The Chamb originates in the territory of Chodská Lhota in the Cham-Furth Depression at an elevation of 526 m and flows to Cham, where it merges with the Regen River at an elevation of 367 m. It is 50.3 km long, of which 38.5 km is in Germany, 9.0 km is in the Czech Republic and 2.8 km forms the Czech-German border. Its drainage basin has an area of 418.2 km2, of which 298.0 km2 is in Germany and 120.2 km2 is in the Czech Republic.

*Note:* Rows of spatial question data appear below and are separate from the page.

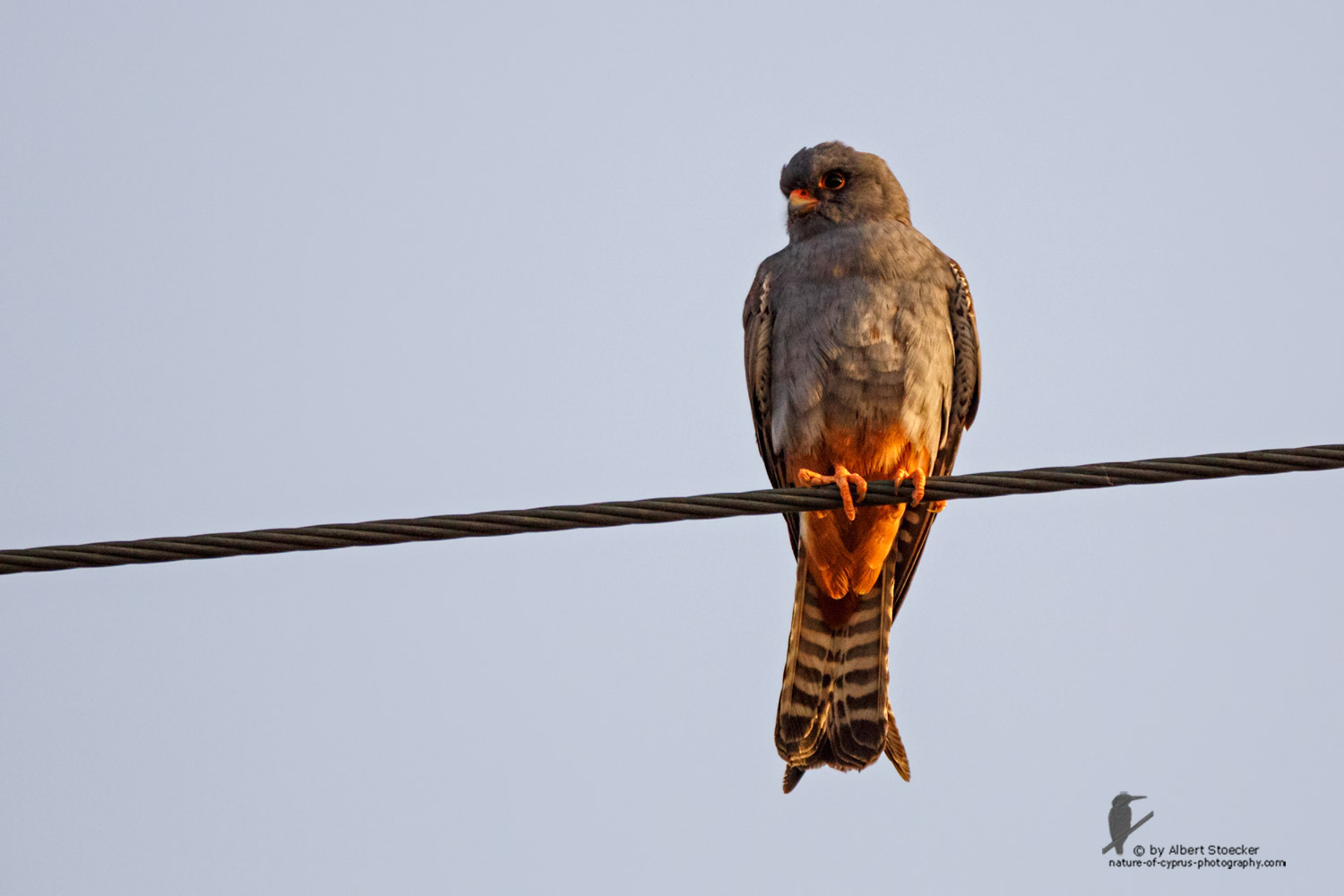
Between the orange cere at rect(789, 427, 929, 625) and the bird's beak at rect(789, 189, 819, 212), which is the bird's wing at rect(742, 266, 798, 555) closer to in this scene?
the orange cere at rect(789, 427, 929, 625)

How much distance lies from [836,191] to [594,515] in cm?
367

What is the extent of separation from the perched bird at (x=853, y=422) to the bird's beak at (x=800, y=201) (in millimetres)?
311

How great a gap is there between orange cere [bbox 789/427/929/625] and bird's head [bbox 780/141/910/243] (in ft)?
3.98

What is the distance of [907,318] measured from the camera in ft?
21.4

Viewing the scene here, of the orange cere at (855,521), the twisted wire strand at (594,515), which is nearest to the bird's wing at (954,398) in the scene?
the orange cere at (855,521)

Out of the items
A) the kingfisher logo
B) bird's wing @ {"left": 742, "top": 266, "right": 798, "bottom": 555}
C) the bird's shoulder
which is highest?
the bird's shoulder

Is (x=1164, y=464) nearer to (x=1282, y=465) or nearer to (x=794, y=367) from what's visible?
(x=1282, y=465)

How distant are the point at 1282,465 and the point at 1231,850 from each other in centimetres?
524

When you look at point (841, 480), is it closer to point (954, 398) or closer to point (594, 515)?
point (954, 398)

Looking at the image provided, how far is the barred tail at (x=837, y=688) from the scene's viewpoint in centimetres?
649

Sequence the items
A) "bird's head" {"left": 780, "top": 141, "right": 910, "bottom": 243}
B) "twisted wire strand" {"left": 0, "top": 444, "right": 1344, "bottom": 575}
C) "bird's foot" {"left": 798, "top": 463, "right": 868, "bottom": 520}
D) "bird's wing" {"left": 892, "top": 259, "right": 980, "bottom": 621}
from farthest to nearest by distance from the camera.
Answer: "bird's head" {"left": 780, "top": 141, "right": 910, "bottom": 243} → "bird's wing" {"left": 892, "top": 259, "right": 980, "bottom": 621} → "bird's foot" {"left": 798, "top": 463, "right": 868, "bottom": 520} → "twisted wire strand" {"left": 0, "top": 444, "right": 1344, "bottom": 575}

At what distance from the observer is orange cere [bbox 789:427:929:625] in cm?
652

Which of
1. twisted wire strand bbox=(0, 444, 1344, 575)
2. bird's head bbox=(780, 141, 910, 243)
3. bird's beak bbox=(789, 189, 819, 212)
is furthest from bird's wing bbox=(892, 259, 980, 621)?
twisted wire strand bbox=(0, 444, 1344, 575)


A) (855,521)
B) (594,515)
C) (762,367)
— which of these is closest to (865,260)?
(762,367)
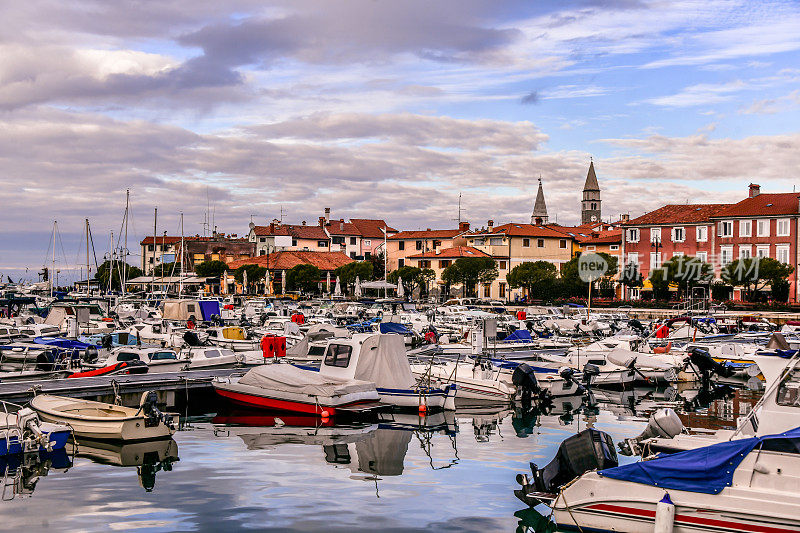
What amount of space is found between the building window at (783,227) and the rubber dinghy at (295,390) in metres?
64.1

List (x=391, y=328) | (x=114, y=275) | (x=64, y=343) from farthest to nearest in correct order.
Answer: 1. (x=114, y=275)
2. (x=391, y=328)
3. (x=64, y=343)

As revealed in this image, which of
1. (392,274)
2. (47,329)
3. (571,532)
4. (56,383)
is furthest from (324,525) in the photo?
(392,274)

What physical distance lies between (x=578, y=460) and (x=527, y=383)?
14.9 meters

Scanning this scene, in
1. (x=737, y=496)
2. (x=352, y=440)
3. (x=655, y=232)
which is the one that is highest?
(x=655, y=232)

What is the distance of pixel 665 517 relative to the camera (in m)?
11.9

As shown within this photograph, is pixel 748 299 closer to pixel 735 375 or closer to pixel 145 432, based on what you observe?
pixel 735 375

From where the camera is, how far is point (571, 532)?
13211 millimetres

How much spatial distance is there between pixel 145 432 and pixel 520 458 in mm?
9264

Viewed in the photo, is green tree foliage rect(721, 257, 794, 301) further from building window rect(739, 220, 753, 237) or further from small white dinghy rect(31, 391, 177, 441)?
small white dinghy rect(31, 391, 177, 441)

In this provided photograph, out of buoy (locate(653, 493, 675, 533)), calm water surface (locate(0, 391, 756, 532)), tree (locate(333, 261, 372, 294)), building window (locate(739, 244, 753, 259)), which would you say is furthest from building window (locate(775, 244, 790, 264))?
buoy (locate(653, 493, 675, 533))

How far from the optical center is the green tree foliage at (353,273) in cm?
10119

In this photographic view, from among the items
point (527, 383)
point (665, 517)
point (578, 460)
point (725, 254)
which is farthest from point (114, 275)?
point (665, 517)

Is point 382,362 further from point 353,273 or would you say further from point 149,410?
point 353,273

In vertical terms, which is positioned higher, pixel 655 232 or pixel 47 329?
pixel 655 232
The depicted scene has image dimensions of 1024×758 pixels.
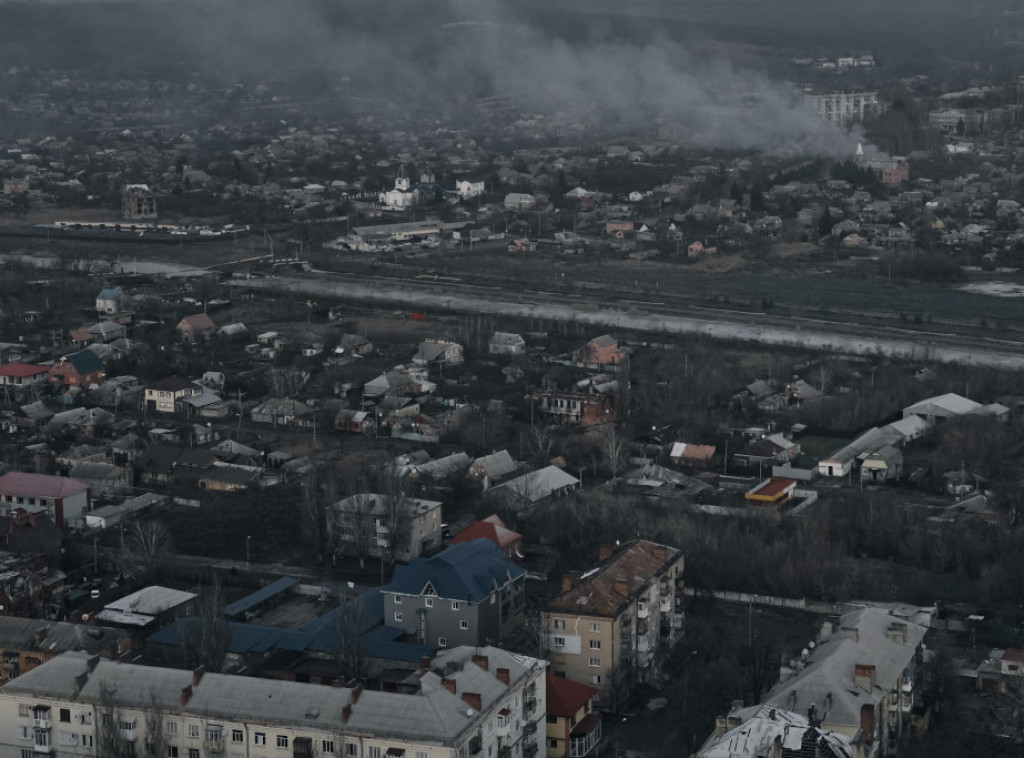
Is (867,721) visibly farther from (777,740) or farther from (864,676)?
(777,740)

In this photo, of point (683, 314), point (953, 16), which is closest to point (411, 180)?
point (683, 314)

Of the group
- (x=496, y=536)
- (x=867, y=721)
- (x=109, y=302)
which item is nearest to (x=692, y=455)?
(x=496, y=536)

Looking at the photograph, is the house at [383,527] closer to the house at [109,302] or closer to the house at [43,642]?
the house at [43,642]

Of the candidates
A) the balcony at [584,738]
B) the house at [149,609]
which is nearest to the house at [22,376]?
the house at [149,609]

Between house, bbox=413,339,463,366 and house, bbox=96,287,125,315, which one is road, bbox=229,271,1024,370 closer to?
house, bbox=96,287,125,315

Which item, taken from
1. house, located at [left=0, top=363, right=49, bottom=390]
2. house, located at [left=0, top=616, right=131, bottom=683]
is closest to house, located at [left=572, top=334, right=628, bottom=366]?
house, located at [left=0, top=363, right=49, bottom=390]

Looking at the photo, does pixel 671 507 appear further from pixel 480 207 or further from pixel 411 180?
pixel 411 180
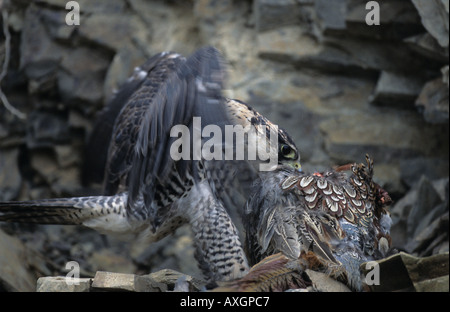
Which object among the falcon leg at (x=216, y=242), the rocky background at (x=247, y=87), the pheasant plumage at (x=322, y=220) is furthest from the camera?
the rocky background at (x=247, y=87)

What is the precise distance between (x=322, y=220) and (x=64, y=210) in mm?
1544

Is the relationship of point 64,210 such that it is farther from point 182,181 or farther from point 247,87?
point 247,87

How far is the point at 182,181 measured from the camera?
3.56 metres

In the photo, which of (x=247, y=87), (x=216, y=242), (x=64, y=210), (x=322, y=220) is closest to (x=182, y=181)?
(x=216, y=242)

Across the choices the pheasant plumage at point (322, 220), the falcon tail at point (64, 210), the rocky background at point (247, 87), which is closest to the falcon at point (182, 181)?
the falcon tail at point (64, 210)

The longest tributaries of the Chamb are:

| Tributary | Length (km) | Side |
|---|---|---|
| Freybach | 17.9 | left |
| Teplá Bystřice / Warme Pastritz | 12.9 | right |
| Zelzer Bach | 12.0 | right |
| Chladná Bystřice / Kalte Pastritz | 10.4 | right |
| Danglesbach / Spálenecký potok | 10.2 | right |

==Course==
The river flows through the municipal territories of Chodská Lhota, Kdyně (briefly) and Domažlice in the Czech Republic, and through Eschlkam, Furth im Wald, Arnschwang, Weiding and Cham in Germany.

==Bodies of water==
A significant body of water built on the Chamb is the Drachensee Reservoir, located in the territory of Furth im Wald. It was built in 2009 and has an area of 175 ha. The main purpose of the reservoir is flood protection (river flow regulation). In addition, the western part of the reservoir is used for recreational purposes and the eastern part is a nesting ground for many species of water birds.

==Nature==
A population of Eurasian beavers (protected within the Czech Republic) lives in the upper course of the river. The rising water in the Chamb due to beaver dams has spilled over the banks and caused damage to people's homes. In January 2015, the Department of the Environment allowed removal of one such dam.